TRECHO DO TEXTO:

O que denominamos inclusão subordinada é, em parte, efeito desta coexistência de paradigmas distintos. A ideia de que as crianças imigrantes estão incluídas no sistema educativo apenas considerando que, na Argentina, 94% das crianças entre 6 e 12 anos estão no sistema educativo primário nos coloca a seguinte pergunta: isto é condição suficiente para se falar em igualdade educativa? O que temos visto, transitando por escolas tanto da cidade de Buenos Aires quanto da província de Buenos Aires, ou mesmo em escolas da zona rural, é que esta presença ocorre em situações de desigualdade. E esta desigualdade se manifesta de muitas formas. Uma das mais evidentes é a existência de circuitos escolares diferenciados. Quero dizer que a diferença educativa e a desigualdade educativa, mais que estarem vinculadas ao fato de serem escolas públicas ou privadas, passam pelo nível de exigência e pelo nível dos conteúdos que se transmitem em distintos tipos de escolas públicas. Então há uma grande fragmentação educativa entre escolas públicas em que existem pessoas com uma condição econômica favorável e escolas públicas que se localizam em bairros com muitos problemas de acesso a serviços básicos e que têm, como correlato, um espaço escolar bastante degradado. E a população indígena e imigrante frequenta estas escolas que, de modo geral, apresentam condições que agregam fatores de desigualdade. Agregam-se fatores que, embora não sejam muito visíveis nem explícitos, também favorecem a subordinação e a exclusão. Algumas de modo mais evidente, como as que encontramos com crianças imigrantes que chegavam de outro país, basicamente da Bolívia e do Paraguai. Estas eram rebaixadas de série porque se supunha que os níveis escolares em outros países não garantiam que tivessem o conhecimento necessário para a série que correspondia às suas idades.

Algo que é bastante complexo nas escolas é que se desconhece a trajetória escolar prévia das crianças. Sobre o sistema educativo na Bolívia, por exemplo, há muitos preconceitos sobre a docência e muito pouco conhecimento, ainda que o sistema educativo na Bolívia esteja mudando e seja muito dinâmico e heterogêneo. E, por outro lado, algo que eu considero central na escola é a baixa expectativa de desempenho e êxito. Um dos aspectos mais difíceis de modificar está nas questões da subordinação e da inclusão. Está, por exemplo, em professores que supõem que os conhecimentos que vão propor às crianças não sejam muito complexos e, antes de conhecer as crianças, supõem que elas não tenham um nível suficiente de abstração e a capacidade de aprender; isso é uma das questões mais complicadas de modificar e questionar sobre a docência na Argentina.

Kelly Russo – Esta é uma questão também muito importante no Brasil, qual seja: ser imigrante ou indígena é também lidar com estes estigmas, com estas imagens negativas. Nesses paradigmas que estão presentes no espaço escolar, existem diferentes imagens de infância construídas na própria escola a partir das políticas educativas, mas também no cotidiano escolar. Eu queria que você falasse um pouco sobre estas diferentes imagens de infância que se dão nas comunidades de imigrantes bolivianos, e dentro do espaço escolar da docência.

ENUNCIADO 1: Passe como uma lista JSON de strings, uma por linha e sem as linhas em branco, tudo o que vai da linha da listagem que contém "How far away" até o fim da listagem, com as duas pontas incluídas.

MATERIAL DA TAREFA:
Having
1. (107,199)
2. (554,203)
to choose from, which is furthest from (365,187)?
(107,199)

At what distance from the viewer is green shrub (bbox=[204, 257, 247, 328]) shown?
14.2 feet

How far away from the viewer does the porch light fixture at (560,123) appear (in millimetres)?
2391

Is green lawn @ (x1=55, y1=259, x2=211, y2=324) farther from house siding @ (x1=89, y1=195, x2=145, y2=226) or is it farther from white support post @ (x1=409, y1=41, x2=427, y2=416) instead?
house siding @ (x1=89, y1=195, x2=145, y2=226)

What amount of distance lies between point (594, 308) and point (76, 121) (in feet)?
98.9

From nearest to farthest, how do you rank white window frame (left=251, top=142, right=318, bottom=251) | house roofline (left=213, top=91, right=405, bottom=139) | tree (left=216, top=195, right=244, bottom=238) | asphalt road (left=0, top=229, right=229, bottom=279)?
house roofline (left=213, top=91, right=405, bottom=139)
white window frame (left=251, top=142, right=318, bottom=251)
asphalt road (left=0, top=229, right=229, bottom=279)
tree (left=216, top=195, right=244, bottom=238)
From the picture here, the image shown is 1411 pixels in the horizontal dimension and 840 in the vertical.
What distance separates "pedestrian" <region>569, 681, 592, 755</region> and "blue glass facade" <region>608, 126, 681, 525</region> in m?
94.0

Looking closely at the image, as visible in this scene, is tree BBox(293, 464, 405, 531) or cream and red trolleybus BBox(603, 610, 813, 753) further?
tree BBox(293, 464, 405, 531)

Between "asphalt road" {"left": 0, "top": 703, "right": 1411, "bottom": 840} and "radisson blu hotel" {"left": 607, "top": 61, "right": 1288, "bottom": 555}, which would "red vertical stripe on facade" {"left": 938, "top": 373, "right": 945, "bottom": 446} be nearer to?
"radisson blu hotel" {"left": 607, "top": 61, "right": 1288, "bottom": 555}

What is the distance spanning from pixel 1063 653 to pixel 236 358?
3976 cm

ENUNCIADO 2: Liste todos os países mencionados no trecho sobre crianças imigrantes na escola.

RESULTADO FINAL 1:
[
  "How far away from the viewer does the porch light fixture at (560,123) appear (in millimetres)?",
  "2391",
  "Is green lawn @ (x1=55, y1=259, x2=211, y2=324) farther from house siding @ (x1=89, y1=195, x2=145, y2=226) or is it farther from white support post @ (x1=409, y1=41, x2=427, y2=416) instead?",
  "house siding @ (x1=89, y1=195, x2=145, y2=226)",
  "What amount of distance lies between point (594, 308) and point (76, 121) (in feet)?",
  "98.9",
  "From nearest to farthest, how do you rank white window frame (left=251, top=142, right=318, bottom=251) | house roofline (left=213, top=91, right=405, bottom=139) | tree (left=216, top=195, right=244, bottom=238) | asphalt road (left=0, top=229, right=229, bottom=279)?",
  "house roofline (left=213, top=91, right=405, bottom=139)",
  "white window frame (left=251, top=142, right=318, bottom=251)",
  "asphalt road (left=0, top=229, right=229, bottom=279)",
  "tree (left=216, top=195, right=244, bottom=238)",
  "From the picture here, the image shown is 1411 pixels in the horizontal dimension and 840 in the vertical.",
  "What distance separates \"pedestrian\" <region>569, 681, 592, 755</region> and \"blue glass facade\" <region>608, 126, 681, 525</region> in m?",
  "94.0",
  "Looking closely at the image, as visible in this scene, is tree BBox(293, 464, 405, 531) or cream and red trolleybus BBox(603, 610, 813, 753) further?",
  "tree BBox(293, 464, 405, 531)",
  "Between \"asphalt road\" {\"left\": 0, \"top\": 703, \"right\": 1411, \"bottom\": 840} and \"radisson blu hotel\" {\"left\": 607, \"top\": 61, \"right\": 1288, \"bottom\": 555}, which would \"red vertical stripe on facade\" {\"left\": 938, \"top\": 373, \"right\": 945, \"bottom\": 446} be nearer to?",
  "\"radisson blu hotel\" {\"left\": 607, \"top\": 61, \"right\": 1288, \"bottom\": 555}",
  "What is the distance spanning from pixel 1063 653 to pixel 236 358?",
  "3976 cm"
]

RESULTADO FINAL 2: Argentina, Bolívia, Paraguai, Brasil